# Why don't more tree co's have grapple trucks?



## chucknduck (Jan 29, 2008)

I am considering buying a grapple truck for my tree company. I can't think of any tree co's that have one around here. What would you guys recommend as far as grapple trucks go? Are they worth it, or would I be better off just loading the big stuff onto a trailer? I do a lot of large removals of elms, cottonwoods, etc


----------



## hornett22 (Jan 29, 2008)

*many reasons.*

mostly cost of vehicle,cost of operation,and weight of vehicle.they are nice if you can justify it.


----------



## teamtree (Jan 29, 2008)

I do a bunch of removals but it still only makes up 60% of my total revenue. So 2 days a week my loader and stump grinder are sitting in the shop. Of the removals I do, my tractor works great more than 50% of the time (and a grapple truck would not). My question with grapple trucks is how do you get the material close enough to the truck? I would love to have one and will probably acquire one in the near future. 

I have a small company and a small crew so I try to limit the number of vehicles going to a job site. If I need my tractor/loader to load stump grindings why bring a grapple along as well when the tractor works fine. 

While a grapple would be more efficient in many cases I would struggle to find more work to fill up the void may by that efficiency. So I would be cutting into my labor hours in which I struggle to get the guys their 40 per week.


----------



## clearance (Jan 29, 2008)

Sweetest set up I ever saw was a Peterbuilt semi pulling a tri-axle 45 yard dumping bin trailer. It was a self loading logging truck that also had a fifth wheel. We cut down two big (100', 30"+ at the butt, big branches) Douglas firs, he stuffed it all into the bin asap, bucked to length logs on top, under an hour. Would have taken a long time to chip, thats for sure.

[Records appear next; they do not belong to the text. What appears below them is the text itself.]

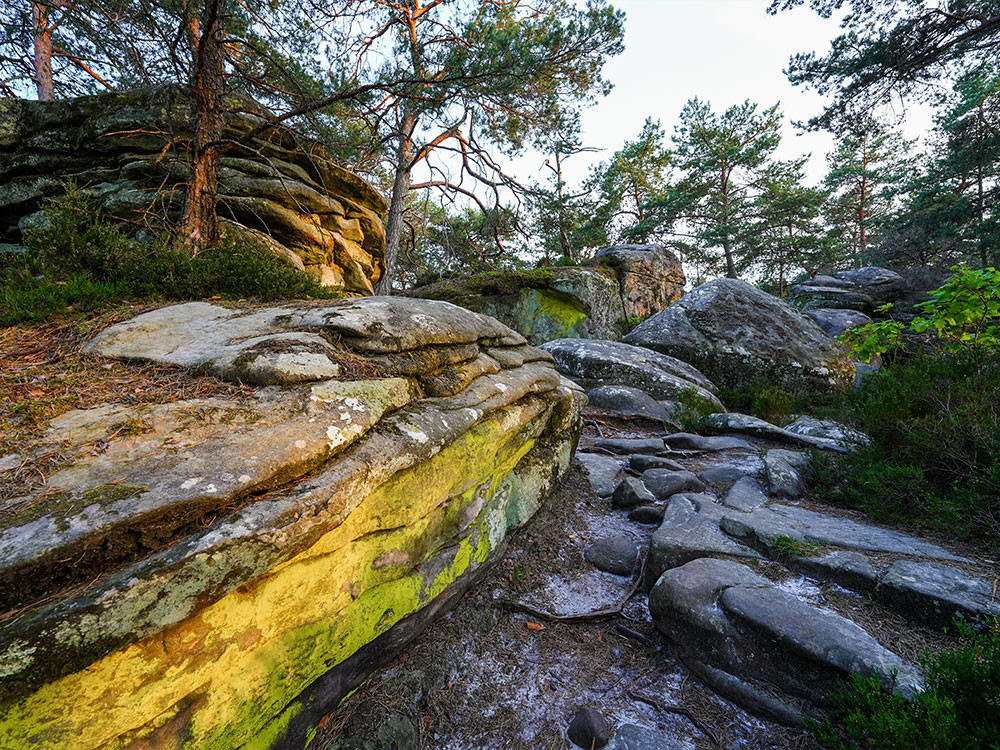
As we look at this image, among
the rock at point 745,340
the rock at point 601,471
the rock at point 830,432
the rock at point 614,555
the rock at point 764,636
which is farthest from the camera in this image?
the rock at point 745,340

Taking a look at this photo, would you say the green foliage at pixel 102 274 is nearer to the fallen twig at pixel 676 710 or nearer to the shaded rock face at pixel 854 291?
the fallen twig at pixel 676 710

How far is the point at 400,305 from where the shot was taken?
129 inches

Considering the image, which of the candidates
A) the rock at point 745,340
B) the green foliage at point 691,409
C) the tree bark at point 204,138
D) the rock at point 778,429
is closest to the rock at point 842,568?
the rock at point 778,429

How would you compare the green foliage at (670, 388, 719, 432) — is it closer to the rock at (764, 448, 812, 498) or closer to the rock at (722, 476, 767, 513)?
the rock at (764, 448, 812, 498)

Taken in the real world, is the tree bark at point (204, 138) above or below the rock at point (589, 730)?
above

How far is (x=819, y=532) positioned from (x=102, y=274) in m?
7.04

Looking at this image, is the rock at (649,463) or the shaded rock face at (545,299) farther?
the shaded rock face at (545,299)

Must be cost, otherwise everyone who does removals who have that, or something like it.


----------



## teamtree (Jan 29, 2008)

check out Gaston's Tree Service pic in the latest TCIA magazine. They have a picture of all their equipment but not one chipper. I think they are in Gainesville Florida.

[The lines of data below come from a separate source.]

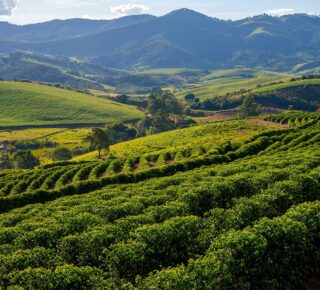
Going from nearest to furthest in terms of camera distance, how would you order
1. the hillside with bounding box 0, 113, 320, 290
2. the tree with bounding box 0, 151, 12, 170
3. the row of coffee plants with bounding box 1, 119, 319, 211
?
the hillside with bounding box 0, 113, 320, 290, the row of coffee plants with bounding box 1, 119, 319, 211, the tree with bounding box 0, 151, 12, 170

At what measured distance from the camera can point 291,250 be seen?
101 feet

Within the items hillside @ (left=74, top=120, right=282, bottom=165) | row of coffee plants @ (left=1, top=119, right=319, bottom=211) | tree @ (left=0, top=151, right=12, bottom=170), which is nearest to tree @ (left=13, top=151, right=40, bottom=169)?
tree @ (left=0, top=151, right=12, bottom=170)

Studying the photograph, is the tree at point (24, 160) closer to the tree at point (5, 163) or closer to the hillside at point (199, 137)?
the tree at point (5, 163)

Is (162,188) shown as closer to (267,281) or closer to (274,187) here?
(274,187)

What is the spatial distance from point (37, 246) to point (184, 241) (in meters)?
12.4

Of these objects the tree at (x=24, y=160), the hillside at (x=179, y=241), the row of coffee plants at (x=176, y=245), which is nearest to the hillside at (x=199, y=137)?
the tree at (x=24, y=160)

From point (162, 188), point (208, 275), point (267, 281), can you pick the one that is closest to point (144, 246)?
point (208, 275)

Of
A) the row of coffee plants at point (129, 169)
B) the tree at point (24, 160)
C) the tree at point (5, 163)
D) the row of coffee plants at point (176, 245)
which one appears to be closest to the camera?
the row of coffee plants at point (176, 245)

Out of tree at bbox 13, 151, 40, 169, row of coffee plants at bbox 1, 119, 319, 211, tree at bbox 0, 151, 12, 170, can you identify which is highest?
row of coffee plants at bbox 1, 119, 319, 211

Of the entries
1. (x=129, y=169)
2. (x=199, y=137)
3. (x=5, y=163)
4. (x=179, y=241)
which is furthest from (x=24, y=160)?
(x=179, y=241)

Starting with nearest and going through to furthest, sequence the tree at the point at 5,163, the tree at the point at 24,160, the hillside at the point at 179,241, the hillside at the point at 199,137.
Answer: the hillside at the point at 179,241, the hillside at the point at 199,137, the tree at the point at 24,160, the tree at the point at 5,163

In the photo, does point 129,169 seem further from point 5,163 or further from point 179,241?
point 5,163

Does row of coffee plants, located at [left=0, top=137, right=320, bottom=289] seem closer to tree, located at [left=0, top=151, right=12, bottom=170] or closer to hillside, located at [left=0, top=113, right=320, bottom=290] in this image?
hillside, located at [left=0, top=113, right=320, bottom=290]

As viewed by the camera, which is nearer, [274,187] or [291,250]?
[291,250]
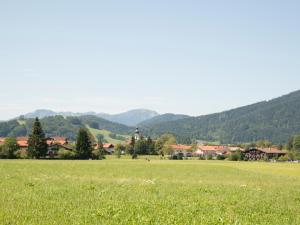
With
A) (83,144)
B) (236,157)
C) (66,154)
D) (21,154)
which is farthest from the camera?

I can get rid of chips pretty easy. I would have a tough time getting rid of the brush. Unless I buy a tub grinder.

The size of a semi rig with a 45 yard trailer would be prohibitive in many urban settings. Not to mention it puts you in the CDL class which many small operators try to avoid.

Was the tree on the ground when he started?


----------



## clearance (Jan 29, 2008)

teamtree said:


> check out Gaston's Tree Service pic in the latest TCIA magazine. They have a picture of all their equipment but not one chipper. I think they are in Gainesville Florida.
> 
> I can get rid of chips pretty easy. I would have a tough time getting rid of the brush. Unless I buy a tub grinder.
> 
> ...



Uhh no, he just started ripping the branches off with his grapple........Yes, both of them were down, limbed and bucked to length.


----------



## pavement99 (Jan 29, 2008)

There are certain jobs (5 or 10%) that are a just a huge pain without one. I know guys that use one on every single job. That may be overkill, but I'd definitely recommend one if your company is growing.


----------



## teamtree (Jan 29, 2008)

Seems like there is not the ultimate set up for any one tree removal crew. I struggle with it all the time. What do I need to be more efficient yet cost effective. 

Larger companies with multiple crews can utilize more equipment more effectively.


----------



## chucknduck (Jan 29, 2008)

Yeah, i would like one because I can have fewer employees? I have the work, but not the labor! They aren't cheap, yall are right about that one. But I'm thinking of getting an older model with some milage on it, then replacing anything that needs it.


----------



## teamtree (Jan 29, 2008)

I have been thinking that way myself if I lose another guy.


----------



## beowulf343 (Jan 29, 2008)

chucknduck said:


> I am considering buying a grapple truck for my tree company. I can't think of any tree co's that have one around here. What would you guys recommend as far as grapple trucks go? Are they worth it, or would I be better off just loading the big stuff onto a trailer? I do a lot of large removals of elms, cottonwoods, etc



Strange, several of the tree companies around here have them. We've got a 14 wheel kenworth with a prentice. Works great. It does all the big cleanup behind three different takedown crews.


----------



## teamtree (Jan 29, 2008)

thats how it makes sense to me...have one truck supporting multiple crews


----------



## fireman (Jan 29, 2008)

*grapple truck*

the problem is insurance and the biggest cost cdl and to plate it because of weight.its over $2000 a year just to plate it then safety stickers.the cost has to justify the amount of work you do and type of work you do.


----------



## treeman82 (Jan 29, 2008)

I heard a few guys talking about using a small knuckleboom truck. Chip into it, and then when the job is finished pop the top off and load the logs. Top goes back on and off you go. One guy over here has a VERY nice one, got it used from Royal about 10 years ago for ~40K


----------



## John464 (Jan 29, 2008)

If you can get your bucket truck to the trees , figure thats nearly the same percentage you will be able to get a grapple truck to In my area that is about 30% of the trees(with using alturnamats).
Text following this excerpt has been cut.